Anxiety. You know when you get that tight feeling in your chest or maybe that horrifying gut feeling like you’re going to upchuck? That’s not necessarily normal… that’s what people call anxiety. When your mind races, your palms sweat and you can’t really remember how to breathe, take a second and do this. I know it sounds lame, but try it. Take your thumb and pointer finger and touch them together, making a circle with each hand—similar to when we all used to touch our thumb and pointer finger then flip our hands over and put them on our faces around our eyes like glasses in the third grade. Yeah, do that. Now that you’ve made a fool of yourself and put finger glasses on your face, try touching the tip of each finger to your thumb, alternating each hand. Stay with me here: left hand, pointer finger to thumb. Right hand, pointer finger to thumb. Left hand, middle finger to thumb, right hand, middle finger to thumb. There you go. Keep going: you’re getting the hang of it. Doing this helps the left and right sides of the brain focus and communicate with one another better, alleviating your racing thoughts and sheer panic. It doesn’t have to be noticeable, keep your hands at your sides, or on your lap, and just alternate those hands and fingertips touching your thumb. I know, I know… weird, but you feel better, don’t you?

Overeating.  Remember when you tried your hardest to avoid the Freshman Fifteen? Well recycle that same mentality to avoid the winter weight that’s begging to hang out on your tummy rolls, thighs and love handles. It might have good intentions, trying to keep you warm for the winter, but all it’ll really do is make you feel like crap. Not to mention the hard time it’ll give you when spring arrives and you’re still carrying it around with you. Next time you go to grab a bag of chips or a second donut in the morning (That’s right, let yourself have that first one. Treat yo’ self.) try this: Imagine how many push ups it’ll take to get rid of that tenth handful of chips. Or think about how many extra minutes on the treadmill it’ll take to burn off that third donut you didn’t even realize you picked up. I like to imagine little miniature six packs and buff arms sitting on either side of my shoulders, sort of like little angels, telling me right from wrong. Except they’re telling me to put down the almost-empty Pringles can. It’s not about looking a certain way or getting a six pack or the perfect backside; it’s about keeping those arteries clog-free all year round.

Sleep Issues.  If you’ve started to let the soothing glow of your laptop screen and familiar sounds of Netflix lull you to bed, falling asleep and staying asleep probably isn’t one of your strong suits (It takes one to know one.) Close the laptop. I mean it: slowly… slowly… there you go. OK, now get into your favorite pajamas, or the nude if you’re one of those people (hope you don’t have a roommate). Figure out if soothing music, maybe some classical or synth/instrumental, is calming to you. If it just keeps you up, then go sans the tunes. If you’re less of an auditory person and more about sight and scents, try turning the lights off and using a favorite lotion. Something with lavender or vanilla is always my go-to. Now just breathe. Yes, it’s the most boring thing ever, but that’s the point. Stop thinking: I can hear your thoughts from here. Stop making lists or reliving horribly embarrassing moments. Just breathe. Are you asleep yet?

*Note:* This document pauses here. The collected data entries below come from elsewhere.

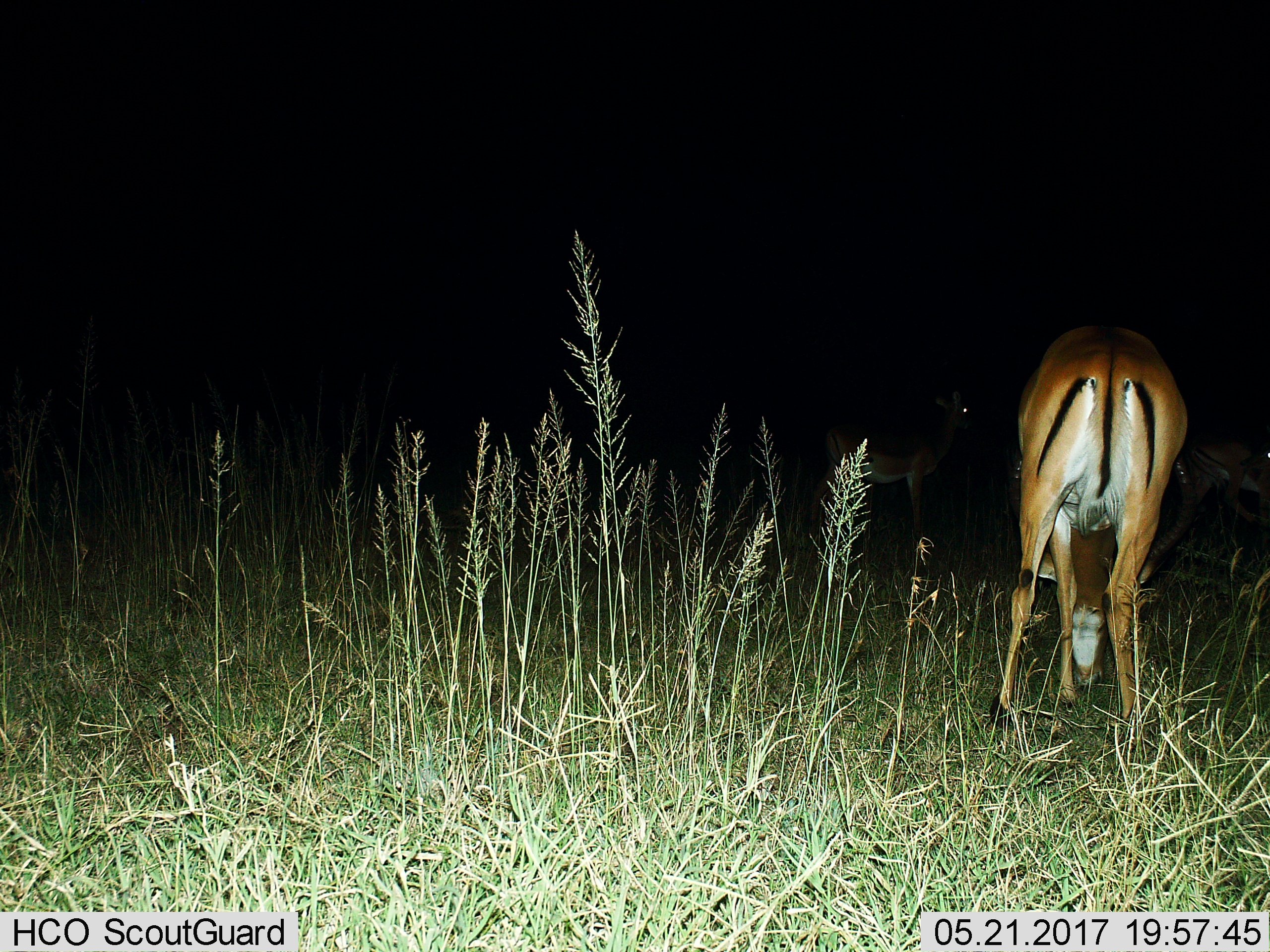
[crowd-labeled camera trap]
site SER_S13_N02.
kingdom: Animalia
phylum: Chordata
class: Mammalia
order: Artiodactyla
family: Bovidae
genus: Aepyceros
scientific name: Aepyceros melampus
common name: impala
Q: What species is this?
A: Impala (Aepyceros melampus).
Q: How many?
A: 3.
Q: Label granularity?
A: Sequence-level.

If none of these tips work, or maybe these aren’t the symptoms you’re experiencing, hit me up. Send me a tweet or Facebook messageif people still do that aside from my momand I’ll brainstorm some more completely biased advice. Or you can consult good ol’ Doctor Google. Just please, stay away from WebMD; we can all go a little crazy there.

Worst comes to worst and you don’t find a fix for your blues, you’re just in luck. April is here and spring is waiting with open arms to hug the SADdness right out of you.